▶ WHAT TO PRODUCE
Reproduce word for word everything from the line containing "Spatially speaking, does" down to the end of the material, leaving the pictures out of your answer.

▶ SUPPLIED RECORDS

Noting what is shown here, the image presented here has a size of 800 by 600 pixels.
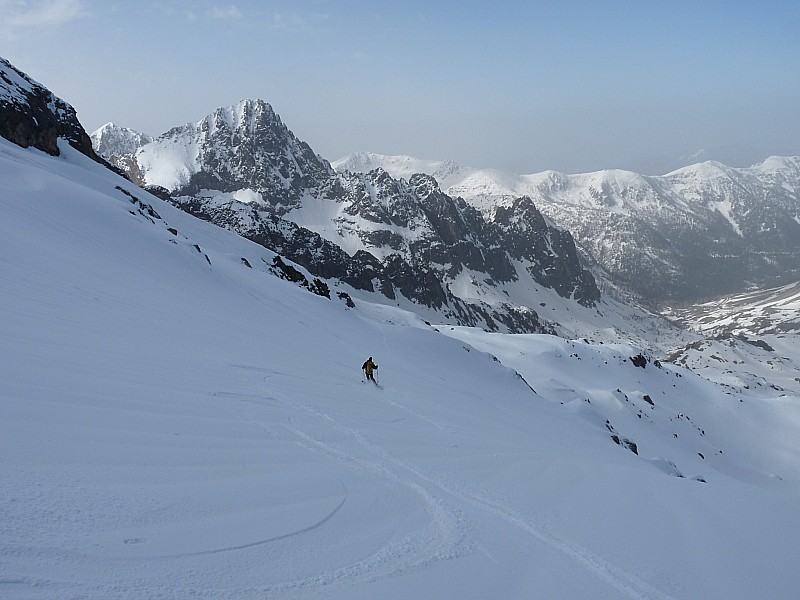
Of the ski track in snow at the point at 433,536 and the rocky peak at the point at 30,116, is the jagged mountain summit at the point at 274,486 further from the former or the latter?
the rocky peak at the point at 30,116

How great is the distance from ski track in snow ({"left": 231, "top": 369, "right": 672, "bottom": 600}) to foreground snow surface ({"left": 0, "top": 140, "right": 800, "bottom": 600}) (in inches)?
1.2

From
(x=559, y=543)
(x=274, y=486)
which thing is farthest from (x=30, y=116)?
(x=559, y=543)

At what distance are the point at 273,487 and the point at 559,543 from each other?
357 cm

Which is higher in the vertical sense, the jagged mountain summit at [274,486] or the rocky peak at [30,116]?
the rocky peak at [30,116]

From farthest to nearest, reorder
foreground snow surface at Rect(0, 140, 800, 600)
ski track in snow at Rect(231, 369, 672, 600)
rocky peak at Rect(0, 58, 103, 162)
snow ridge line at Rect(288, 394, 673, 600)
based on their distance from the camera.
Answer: rocky peak at Rect(0, 58, 103, 162)
snow ridge line at Rect(288, 394, 673, 600)
ski track in snow at Rect(231, 369, 672, 600)
foreground snow surface at Rect(0, 140, 800, 600)

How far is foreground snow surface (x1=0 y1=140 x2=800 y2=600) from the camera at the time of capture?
415cm

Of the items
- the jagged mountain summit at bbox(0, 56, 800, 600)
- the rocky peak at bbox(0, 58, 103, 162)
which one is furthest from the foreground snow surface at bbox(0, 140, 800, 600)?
the rocky peak at bbox(0, 58, 103, 162)

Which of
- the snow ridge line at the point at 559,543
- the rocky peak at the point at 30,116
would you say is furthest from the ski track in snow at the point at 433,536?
the rocky peak at the point at 30,116

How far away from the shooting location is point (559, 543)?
6.20 m

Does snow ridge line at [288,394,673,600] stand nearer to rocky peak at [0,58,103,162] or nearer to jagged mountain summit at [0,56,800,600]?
jagged mountain summit at [0,56,800,600]

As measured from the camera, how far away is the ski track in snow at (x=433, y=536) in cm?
460

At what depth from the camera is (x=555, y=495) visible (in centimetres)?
837

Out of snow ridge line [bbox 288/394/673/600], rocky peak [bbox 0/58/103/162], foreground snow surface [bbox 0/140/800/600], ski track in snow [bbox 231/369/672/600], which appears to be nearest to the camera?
foreground snow surface [bbox 0/140/800/600]

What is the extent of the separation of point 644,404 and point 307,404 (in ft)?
141
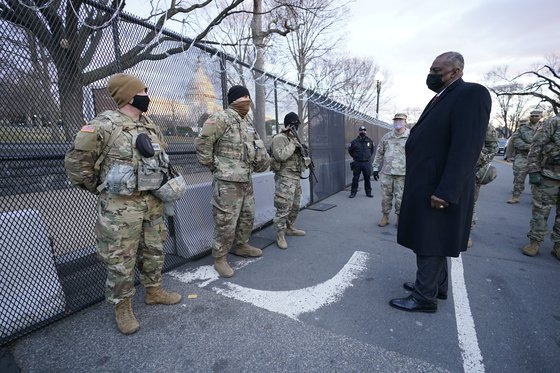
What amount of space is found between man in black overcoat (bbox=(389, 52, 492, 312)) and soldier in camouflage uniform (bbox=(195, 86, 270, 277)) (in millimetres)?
1689

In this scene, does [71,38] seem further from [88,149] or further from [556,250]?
[556,250]

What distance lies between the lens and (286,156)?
13.1ft

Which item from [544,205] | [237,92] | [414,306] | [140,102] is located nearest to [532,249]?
[544,205]

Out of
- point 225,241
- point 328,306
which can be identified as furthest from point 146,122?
point 328,306

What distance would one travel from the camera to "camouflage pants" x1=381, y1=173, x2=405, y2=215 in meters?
4.89

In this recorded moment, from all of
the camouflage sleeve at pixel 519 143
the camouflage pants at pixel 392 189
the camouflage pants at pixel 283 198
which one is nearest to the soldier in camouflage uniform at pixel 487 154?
the camouflage pants at pixel 392 189

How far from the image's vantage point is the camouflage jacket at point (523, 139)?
22.5ft

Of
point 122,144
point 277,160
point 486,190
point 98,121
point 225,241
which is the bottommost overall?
point 486,190

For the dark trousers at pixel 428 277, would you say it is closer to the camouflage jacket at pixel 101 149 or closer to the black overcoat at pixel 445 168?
the black overcoat at pixel 445 168

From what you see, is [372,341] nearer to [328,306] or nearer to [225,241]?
[328,306]

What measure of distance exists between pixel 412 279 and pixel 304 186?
3666mm

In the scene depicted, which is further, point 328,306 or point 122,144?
point 328,306

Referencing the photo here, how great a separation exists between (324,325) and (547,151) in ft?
11.8

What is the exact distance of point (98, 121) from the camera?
2.15 meters
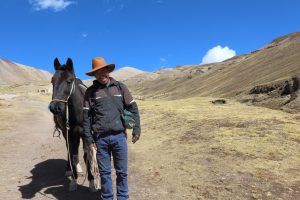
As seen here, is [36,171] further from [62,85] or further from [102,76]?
[102,76]

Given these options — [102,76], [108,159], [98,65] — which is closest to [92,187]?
[108,159]

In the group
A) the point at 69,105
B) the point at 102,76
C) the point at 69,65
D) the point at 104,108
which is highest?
the point at 69,65

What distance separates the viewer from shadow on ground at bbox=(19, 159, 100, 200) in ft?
31.1

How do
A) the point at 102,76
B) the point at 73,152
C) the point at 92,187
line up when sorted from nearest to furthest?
the point at 102,76 → the point at 92,187 → the point at 73,152

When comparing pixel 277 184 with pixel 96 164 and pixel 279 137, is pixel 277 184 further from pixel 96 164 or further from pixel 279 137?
pixel 279 137

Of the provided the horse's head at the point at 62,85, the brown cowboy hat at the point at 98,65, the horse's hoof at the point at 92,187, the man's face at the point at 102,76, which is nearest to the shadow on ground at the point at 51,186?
the horse's hoof at the point at 92,187

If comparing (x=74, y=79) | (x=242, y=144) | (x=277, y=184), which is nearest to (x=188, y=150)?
(x=242, y=144)

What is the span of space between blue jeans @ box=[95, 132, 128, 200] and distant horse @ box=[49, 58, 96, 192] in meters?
1.91

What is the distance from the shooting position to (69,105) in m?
9.41

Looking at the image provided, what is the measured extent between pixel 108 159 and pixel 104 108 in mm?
970

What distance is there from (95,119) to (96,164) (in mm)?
994

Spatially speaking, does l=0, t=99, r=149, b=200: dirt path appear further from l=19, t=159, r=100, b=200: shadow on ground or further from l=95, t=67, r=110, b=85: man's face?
l=95, t=67, r=110, b=85: man's face

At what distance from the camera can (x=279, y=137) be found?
1512 cm

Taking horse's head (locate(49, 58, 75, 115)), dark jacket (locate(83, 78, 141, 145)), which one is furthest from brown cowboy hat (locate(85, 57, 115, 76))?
horse's head (locate(49, 58, 75, 115))
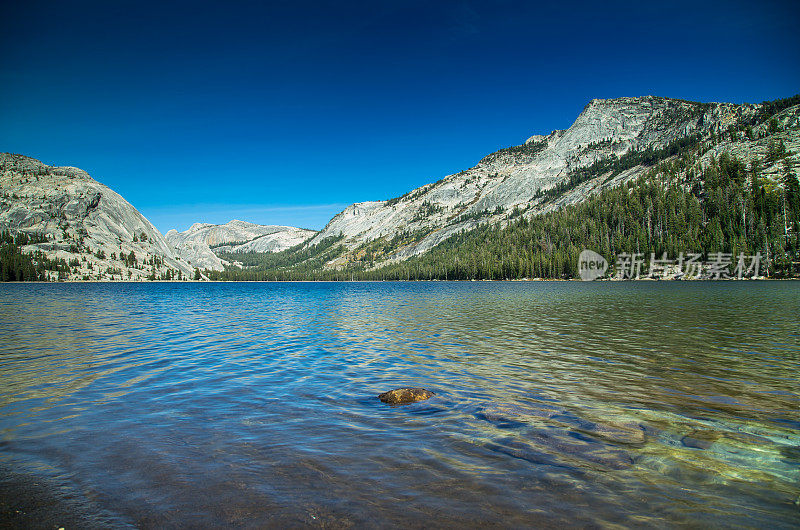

▶ ANSWER BELOW
Spatially speaking, does l=0, t=99, r=149, b=200: dirt path appear further from l=19, t=159, r=100, b=200: shadow on ground or further from l=95, t=67, r=110, b=85: man's face?
l=95, t=67, r=110, b=85: man's face

At what distance from the camera can (x=279, y=137) be found?
1512 cm

Taking horse's head (locate(49, 58, 75, 115)), dark jacket (locate(83, 78, 141, 145)), which one is furthest from brown cowboy hat (locate(85, 57, 115, 76))?
horse's head (locate(49, 58, 75, 115))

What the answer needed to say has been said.